マタギ社の指定管理、2施設に絞る 赤字脱却目指し経営スリム化
秋田県北秋田市は27日、市出資第三セクター「マタギの里観光開発」(上杉二三男社長)が策定した経営改善計画を明らかにした。現在指定管理する市営5施設のうち阿仁熊牧場「くまくま園」など3施設の運営から手を引く内容。指定管理は「打当温泉マタギの湯」「道の駅あに」に絞り、経営のスリム化により赤字脱却を図る。市は「計画に沿ってマタギ社の経営立て直しを進めたい。3施設の運営形態は今後検討する」としている。
マタギ社の累積赤字は約1億7千万円。運営する5施設の指定管理期間はいずれも今年3月末で満了する。市は運転資金として最大6千万円の貸し付けを決めており、貸し付けに当たり、コンサルタント会社の指導を受けた経営改善計画の策定を求めていた。

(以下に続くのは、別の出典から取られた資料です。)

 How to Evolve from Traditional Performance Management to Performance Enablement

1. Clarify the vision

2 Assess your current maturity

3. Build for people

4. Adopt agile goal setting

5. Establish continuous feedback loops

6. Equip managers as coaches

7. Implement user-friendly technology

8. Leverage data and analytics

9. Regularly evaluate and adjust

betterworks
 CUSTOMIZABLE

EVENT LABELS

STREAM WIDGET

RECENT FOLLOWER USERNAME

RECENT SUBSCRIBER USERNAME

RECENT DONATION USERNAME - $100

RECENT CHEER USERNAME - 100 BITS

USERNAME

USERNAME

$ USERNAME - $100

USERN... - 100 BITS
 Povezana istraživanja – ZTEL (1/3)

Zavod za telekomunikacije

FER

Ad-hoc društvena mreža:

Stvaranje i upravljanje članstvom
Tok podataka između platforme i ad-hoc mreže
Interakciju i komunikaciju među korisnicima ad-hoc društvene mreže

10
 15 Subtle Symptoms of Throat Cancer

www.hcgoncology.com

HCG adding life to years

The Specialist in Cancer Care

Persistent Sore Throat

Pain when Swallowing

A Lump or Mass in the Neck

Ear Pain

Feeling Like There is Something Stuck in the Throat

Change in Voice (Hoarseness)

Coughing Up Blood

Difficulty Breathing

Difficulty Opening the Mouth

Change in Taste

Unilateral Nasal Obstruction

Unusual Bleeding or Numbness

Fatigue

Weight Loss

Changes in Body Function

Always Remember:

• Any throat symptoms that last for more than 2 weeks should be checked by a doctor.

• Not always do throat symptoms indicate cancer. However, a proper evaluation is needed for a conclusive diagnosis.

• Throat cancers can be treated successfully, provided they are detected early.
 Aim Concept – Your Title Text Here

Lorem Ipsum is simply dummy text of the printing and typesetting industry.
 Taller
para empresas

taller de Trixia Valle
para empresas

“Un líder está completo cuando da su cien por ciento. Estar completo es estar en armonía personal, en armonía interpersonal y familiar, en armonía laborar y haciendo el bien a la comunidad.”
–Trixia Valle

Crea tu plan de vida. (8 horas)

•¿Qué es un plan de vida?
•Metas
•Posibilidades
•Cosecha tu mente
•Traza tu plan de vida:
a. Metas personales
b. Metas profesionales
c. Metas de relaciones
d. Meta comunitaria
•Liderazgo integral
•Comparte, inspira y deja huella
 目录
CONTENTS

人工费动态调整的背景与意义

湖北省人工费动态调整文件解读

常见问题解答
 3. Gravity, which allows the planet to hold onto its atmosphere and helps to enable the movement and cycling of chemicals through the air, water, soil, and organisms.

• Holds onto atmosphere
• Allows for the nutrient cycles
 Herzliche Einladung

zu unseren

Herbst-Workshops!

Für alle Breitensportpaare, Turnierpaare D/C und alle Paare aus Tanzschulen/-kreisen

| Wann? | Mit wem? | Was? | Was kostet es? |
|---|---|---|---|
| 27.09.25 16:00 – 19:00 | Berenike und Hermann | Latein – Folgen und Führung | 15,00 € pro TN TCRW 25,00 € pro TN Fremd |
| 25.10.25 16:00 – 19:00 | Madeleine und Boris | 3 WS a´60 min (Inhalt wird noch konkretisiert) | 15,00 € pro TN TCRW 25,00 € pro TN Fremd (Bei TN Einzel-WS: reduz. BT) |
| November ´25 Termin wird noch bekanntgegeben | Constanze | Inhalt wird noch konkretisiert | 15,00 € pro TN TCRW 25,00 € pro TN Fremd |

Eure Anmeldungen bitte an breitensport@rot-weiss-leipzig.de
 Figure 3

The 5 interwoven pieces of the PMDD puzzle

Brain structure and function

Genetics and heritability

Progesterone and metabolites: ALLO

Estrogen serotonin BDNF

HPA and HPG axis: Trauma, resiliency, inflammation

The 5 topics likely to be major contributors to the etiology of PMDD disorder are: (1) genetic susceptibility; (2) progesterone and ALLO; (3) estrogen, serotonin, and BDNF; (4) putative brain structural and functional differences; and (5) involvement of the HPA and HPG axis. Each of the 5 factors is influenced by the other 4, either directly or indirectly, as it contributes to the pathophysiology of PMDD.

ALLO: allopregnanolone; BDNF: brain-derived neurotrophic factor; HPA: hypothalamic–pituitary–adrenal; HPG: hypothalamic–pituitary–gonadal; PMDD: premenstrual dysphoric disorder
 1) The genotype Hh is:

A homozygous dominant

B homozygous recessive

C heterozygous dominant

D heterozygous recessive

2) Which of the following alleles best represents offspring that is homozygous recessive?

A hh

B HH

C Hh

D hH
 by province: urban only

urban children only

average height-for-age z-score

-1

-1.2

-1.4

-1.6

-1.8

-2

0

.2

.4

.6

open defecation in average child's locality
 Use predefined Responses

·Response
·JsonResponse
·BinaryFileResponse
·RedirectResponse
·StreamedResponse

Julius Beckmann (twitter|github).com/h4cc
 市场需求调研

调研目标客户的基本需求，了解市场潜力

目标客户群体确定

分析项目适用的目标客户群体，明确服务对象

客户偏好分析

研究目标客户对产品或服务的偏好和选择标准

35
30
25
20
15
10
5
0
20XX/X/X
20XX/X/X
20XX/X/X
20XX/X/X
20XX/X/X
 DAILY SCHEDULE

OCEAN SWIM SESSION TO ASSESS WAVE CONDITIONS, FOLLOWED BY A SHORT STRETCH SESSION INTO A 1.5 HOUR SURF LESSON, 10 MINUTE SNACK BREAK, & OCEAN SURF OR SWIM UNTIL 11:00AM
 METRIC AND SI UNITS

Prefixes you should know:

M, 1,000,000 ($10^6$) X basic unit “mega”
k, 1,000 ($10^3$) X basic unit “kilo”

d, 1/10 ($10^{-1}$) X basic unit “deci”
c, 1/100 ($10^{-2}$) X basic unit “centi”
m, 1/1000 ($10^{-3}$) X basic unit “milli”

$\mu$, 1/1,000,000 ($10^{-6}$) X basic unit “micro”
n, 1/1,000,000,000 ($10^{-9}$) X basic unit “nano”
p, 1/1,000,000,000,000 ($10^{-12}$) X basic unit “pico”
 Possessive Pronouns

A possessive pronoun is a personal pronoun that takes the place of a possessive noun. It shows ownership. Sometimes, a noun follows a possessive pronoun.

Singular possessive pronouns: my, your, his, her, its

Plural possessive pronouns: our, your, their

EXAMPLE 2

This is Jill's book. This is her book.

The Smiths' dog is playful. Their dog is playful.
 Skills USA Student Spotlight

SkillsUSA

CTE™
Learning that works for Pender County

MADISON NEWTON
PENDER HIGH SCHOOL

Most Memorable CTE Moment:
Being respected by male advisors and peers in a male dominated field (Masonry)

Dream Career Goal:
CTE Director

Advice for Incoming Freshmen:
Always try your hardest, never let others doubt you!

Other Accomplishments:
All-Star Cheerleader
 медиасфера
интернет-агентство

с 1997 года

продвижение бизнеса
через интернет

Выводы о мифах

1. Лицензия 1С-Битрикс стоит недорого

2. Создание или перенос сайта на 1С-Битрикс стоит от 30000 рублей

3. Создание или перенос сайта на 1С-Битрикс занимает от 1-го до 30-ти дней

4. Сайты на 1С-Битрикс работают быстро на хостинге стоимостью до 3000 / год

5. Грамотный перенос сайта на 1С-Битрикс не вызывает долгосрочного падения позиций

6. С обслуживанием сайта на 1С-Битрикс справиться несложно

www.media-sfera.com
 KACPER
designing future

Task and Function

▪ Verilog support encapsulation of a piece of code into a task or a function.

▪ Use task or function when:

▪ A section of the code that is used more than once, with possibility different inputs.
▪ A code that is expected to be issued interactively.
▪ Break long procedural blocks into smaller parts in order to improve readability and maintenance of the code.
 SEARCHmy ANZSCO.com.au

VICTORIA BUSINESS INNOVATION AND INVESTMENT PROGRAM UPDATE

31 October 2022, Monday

改善計画は、同日の市議会運営委員会で示された。計画では、くまくま園をはじめクウィンス森吉、太平湖グリーンハウスの3施設の運営から離れる方向性を打ち出した。施設の特殊性が高いことや改修が必要なことなどを理由とした。
打当温泉と道の駅については、引き続き指定管理者として営業強化や経費見直しを図るとし、2施設の来年度の最終収支を、2014年度比で1351万円プラスの670万円の黒字と見込んだ。
転載元:秋田魁新報web
【ここから私の意見】
観光産業に力を入れている北秋田市ですが、観光施設は赤字続きで、今回「くまくま園」など5施設を運営している「マタギの里観光開発」が3施設から手を引くことになりました。経営のスリム化で赤字脱却を図り、打当温泉と道の駅2施設の来年度最終収支を黒字と見込んでいます。しかし、これは市が貸し付ける最大6千万円の運営資金も計上する数字上のトリックで、実際の経営状態は苦しいままです。
5施設のうち、黒字を出している「くまくま園」を手放すというのも、よく分かりません。指定管理者がいなくなれば、直営施設になります。新装オープンから時が経ち、集客力が落ちてくるであろう「くまくま園」を、どのように黒字経営にするかの明確なプランを市は考えているのでしょうか。何でもかんでも民営化をすれば上手くいくという「官から民へ」の風潮に私は否定的です。その代わり、官による直営施設の運営には民間以上の経営感覚が必要だとも考えます。
旧阿仁・森吉地区の観光施設が苦境にある状況で、旧鷹巣地区に市が農産物等直売所を整備する計画があります。場所は道の駅たかのすの敷地内です。これは意味があるのでしょうか。単純に道の駅たかのすで農産物を直売すればよく、新規に施設を作る必要があるのでしょうか。道の駅たかのすからそれほど遠くない、いとくショッピングセンターやイオンタウンでも地元の農産物が出品されていますが、競合して勝ち目はあるのでしょうか。そもそも鷹巣駅前市街地にある、既存の農産物等直売所「のーそん」の経営はどうなるのでしょう。既存施設で大した結果が出ていないのに、新規施設に手を広げるのは無謀ではないですか。市民の税金で作るのですから、慎重に着手すべき事案だったのではありませんか。
新規に整備される農産物等直売所の指定管理者は「鷹巣町農業協同組合」です。一方、既存施設である道の駅たかのすの指定管理者は「鷹巣観光物産(株)」です。すなわち、道の駅たかのすで地元農産物等の直売をされても、鷹巣町農協に利益は無く、市に作らせた新規施設で地元農産物等の直売を引き受けてこそ、鷹巣町農協の儲けになるという思惑が見えてきます。市と農協のズブズブ癒着の匂いすら感じられます。
北秋田市のような過疎地域は、金も人も外に流出していきます。国の「地方創生」など掛け声ばかりで、結局は地方自治体が流出を阻止する手立てを真剣に考えなければなりません。そのためには、積極的に外へ打って出る姿勢が効果的で、外へ流れた金も人も奪還しようとするほどの気概で挑むべきです。それなのに、とりあえず赤字を出さなければいいという守りの姿勢や、限られた利権を奪い合うような内向き志向では、北秋田市がより良くなるとは、到底思えませんけどね。